The 1996 ad for Diet Snapple by creative director Richard Kirshenbaum, The Ultimate Frontier, won a Paley award for Best Spots of April, 1996. Sturz designed, fabricated, and operated the sock puppets for this commercial.

== Publications ==
Sturz wrote a book chapter: Puppetry and Virtual Theater (Chapter 7, with contributions from Tim Lawrence, Wendy Morton, Brad Shur, and Kirk Thatcher) in the book The Egyptian Oracle Project: Ancient Ceremony Augmented Reality by Robyn Gillam and Jeffrey Jacobson in 2015.
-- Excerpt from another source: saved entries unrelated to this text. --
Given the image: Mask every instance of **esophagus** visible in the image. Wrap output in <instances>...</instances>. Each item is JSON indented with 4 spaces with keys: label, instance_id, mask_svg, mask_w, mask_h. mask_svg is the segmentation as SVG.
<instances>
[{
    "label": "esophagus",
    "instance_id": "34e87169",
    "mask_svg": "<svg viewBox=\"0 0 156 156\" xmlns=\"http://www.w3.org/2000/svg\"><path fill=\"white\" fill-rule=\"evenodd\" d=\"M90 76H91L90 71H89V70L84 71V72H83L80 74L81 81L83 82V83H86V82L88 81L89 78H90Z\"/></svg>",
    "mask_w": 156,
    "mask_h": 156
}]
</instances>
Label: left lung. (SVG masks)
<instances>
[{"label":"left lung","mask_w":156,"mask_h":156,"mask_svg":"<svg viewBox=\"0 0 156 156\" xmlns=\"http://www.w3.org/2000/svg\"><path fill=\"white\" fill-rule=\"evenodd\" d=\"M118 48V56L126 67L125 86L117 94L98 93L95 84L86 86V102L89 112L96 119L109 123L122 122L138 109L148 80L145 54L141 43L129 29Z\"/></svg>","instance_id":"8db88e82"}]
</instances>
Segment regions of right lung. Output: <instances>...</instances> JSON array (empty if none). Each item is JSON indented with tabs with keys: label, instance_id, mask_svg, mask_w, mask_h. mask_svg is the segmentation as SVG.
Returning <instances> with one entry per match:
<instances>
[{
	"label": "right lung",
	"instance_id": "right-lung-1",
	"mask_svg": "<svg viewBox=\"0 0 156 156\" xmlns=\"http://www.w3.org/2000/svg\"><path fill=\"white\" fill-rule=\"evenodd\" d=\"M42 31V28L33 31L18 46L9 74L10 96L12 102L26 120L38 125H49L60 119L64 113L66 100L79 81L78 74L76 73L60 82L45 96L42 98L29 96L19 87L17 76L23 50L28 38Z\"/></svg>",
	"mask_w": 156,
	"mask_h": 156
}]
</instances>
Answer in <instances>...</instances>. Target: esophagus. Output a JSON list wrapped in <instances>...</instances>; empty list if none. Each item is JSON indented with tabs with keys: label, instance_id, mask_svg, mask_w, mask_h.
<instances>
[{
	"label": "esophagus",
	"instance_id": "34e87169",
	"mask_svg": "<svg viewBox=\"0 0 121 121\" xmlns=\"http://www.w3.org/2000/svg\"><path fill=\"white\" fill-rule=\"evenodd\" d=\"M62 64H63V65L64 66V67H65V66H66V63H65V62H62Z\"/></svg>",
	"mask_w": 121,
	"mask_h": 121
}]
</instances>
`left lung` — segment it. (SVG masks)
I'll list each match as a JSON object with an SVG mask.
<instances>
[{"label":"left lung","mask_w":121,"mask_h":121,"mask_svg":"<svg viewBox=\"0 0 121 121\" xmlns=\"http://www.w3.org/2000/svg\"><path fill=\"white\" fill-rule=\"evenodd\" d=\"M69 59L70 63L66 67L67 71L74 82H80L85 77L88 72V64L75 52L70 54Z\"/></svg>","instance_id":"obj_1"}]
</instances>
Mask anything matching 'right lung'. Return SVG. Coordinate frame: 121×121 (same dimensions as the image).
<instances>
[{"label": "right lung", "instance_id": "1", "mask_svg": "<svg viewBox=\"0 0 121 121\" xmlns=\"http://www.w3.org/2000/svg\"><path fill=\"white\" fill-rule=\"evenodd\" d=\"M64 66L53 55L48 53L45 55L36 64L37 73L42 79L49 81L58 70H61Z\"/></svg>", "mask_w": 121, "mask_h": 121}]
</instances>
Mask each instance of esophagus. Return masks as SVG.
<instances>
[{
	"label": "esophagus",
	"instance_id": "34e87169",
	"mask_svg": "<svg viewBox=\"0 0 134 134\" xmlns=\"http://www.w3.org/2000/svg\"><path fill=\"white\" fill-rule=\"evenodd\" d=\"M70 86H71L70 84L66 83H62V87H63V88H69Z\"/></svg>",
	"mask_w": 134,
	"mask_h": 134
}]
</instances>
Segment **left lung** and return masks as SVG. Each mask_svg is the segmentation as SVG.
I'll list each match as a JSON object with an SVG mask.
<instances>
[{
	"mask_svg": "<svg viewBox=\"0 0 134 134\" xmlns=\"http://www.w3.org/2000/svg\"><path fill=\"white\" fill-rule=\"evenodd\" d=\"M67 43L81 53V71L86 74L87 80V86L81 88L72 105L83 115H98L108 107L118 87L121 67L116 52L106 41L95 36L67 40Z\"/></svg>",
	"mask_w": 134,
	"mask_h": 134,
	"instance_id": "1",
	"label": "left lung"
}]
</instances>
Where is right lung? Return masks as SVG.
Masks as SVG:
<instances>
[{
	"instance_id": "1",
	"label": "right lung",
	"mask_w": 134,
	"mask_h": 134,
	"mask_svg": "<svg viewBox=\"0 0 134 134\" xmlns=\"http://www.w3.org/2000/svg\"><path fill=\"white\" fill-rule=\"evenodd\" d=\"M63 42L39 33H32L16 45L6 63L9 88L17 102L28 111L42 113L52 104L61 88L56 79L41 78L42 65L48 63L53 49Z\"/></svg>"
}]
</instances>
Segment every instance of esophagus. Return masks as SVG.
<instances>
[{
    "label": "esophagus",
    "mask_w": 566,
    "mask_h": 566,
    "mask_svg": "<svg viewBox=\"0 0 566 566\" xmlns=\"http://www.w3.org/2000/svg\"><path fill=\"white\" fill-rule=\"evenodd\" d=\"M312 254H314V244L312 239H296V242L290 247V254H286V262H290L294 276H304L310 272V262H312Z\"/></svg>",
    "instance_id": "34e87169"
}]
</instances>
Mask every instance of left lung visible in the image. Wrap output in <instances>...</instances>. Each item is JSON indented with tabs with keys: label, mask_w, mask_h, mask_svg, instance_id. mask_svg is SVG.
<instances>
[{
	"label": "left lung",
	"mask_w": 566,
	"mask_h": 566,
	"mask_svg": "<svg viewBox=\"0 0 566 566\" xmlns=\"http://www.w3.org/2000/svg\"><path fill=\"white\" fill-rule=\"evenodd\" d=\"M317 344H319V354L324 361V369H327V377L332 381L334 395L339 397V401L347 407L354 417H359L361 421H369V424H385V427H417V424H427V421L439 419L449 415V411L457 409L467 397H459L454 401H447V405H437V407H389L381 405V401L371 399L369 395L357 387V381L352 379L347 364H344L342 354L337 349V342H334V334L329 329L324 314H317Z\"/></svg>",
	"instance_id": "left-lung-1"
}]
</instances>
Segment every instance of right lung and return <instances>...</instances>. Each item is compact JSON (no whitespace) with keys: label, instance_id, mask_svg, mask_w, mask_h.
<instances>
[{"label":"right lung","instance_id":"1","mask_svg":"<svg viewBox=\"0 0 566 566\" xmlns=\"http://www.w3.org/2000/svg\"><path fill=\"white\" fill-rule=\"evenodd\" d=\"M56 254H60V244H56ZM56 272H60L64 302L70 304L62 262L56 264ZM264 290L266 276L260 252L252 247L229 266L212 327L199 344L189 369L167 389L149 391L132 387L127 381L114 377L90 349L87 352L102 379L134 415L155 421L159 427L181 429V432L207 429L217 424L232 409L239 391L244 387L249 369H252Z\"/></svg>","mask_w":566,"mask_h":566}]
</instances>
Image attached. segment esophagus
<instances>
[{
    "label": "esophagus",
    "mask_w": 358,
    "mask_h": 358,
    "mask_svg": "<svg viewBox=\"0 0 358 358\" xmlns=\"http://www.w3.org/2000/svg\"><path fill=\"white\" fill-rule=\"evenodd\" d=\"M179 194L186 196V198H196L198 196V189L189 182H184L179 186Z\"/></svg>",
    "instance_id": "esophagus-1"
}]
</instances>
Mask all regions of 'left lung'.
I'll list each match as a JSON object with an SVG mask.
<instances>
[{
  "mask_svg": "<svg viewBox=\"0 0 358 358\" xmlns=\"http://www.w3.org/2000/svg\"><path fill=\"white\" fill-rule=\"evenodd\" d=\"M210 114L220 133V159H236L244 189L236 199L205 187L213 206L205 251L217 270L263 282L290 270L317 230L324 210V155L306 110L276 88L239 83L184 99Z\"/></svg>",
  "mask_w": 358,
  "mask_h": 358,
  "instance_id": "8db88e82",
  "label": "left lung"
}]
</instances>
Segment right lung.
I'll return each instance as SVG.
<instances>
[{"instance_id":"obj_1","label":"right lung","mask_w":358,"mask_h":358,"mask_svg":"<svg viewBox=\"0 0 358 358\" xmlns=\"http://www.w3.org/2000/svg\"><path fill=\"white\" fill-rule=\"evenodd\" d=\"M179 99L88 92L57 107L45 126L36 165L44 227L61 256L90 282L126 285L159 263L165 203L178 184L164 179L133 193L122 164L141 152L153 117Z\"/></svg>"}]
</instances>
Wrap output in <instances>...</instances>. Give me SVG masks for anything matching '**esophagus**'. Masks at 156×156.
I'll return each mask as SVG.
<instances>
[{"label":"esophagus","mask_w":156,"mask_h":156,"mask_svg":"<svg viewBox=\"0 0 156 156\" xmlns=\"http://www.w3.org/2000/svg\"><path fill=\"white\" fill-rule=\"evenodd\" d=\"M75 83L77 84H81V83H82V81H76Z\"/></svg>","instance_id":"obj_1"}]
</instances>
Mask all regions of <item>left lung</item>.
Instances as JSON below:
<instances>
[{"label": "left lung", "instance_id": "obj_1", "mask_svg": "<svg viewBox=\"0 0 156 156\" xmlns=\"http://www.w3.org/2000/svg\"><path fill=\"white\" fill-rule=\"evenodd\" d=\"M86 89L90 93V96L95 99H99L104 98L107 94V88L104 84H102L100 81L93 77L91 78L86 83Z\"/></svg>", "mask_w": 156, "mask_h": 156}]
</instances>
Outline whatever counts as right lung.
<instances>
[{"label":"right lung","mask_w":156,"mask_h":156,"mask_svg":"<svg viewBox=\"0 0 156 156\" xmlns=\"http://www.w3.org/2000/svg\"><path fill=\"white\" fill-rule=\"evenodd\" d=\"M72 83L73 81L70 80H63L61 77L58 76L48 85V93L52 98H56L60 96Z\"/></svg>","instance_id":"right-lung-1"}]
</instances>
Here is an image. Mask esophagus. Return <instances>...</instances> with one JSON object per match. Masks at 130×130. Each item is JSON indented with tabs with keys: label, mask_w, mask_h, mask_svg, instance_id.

Sturz has contributed 13 articles to The Puppetry Journal

1. Puppetry at UCLA: East-West Fusion with Carol Sorgenfrei, 1983
2. On Camera with Mark Bryan Wilson, 1990
3. Creating New Work for Adult Audiences with Michael Davis, 1995
4. Constructive Criticism: Tell Me What You Think, 2003
5. Three Giant Sea Creatures-You Want Them WHEN??, 2003
6. Southeast (North Carolina) Festival Report, 2004
7. Think Big, 2005
8. Kinetic Steel: The Marionettes of John Payne (cover story), 2008
9. Back to School – Reclaiming a Role in the Schools Through Curriculum-Based Performance, 2009
10. BeeSting, 2011
11. Puppet Evolution: Film and Technology with Jeffrey Jacobson and Tim Lawrence, 2013
12. Full Steam Ahead, 2014
13. My Grandfather's Prayers, 2018

Sturz has contributed three articles to Puppetry International

1. Lisa Sturz Thinks Big, 2007
2. Savoring the Salt Crystal, 2016
3. Puppetry in the Ring, 2021

Sturz published a second article with Mark Bryan Wilson in 1991: On Camera: SAG Puppeteers, The Modern Practice of an Ancient Art. She also published an article about My Grandfather's Prayers in WNC Woman.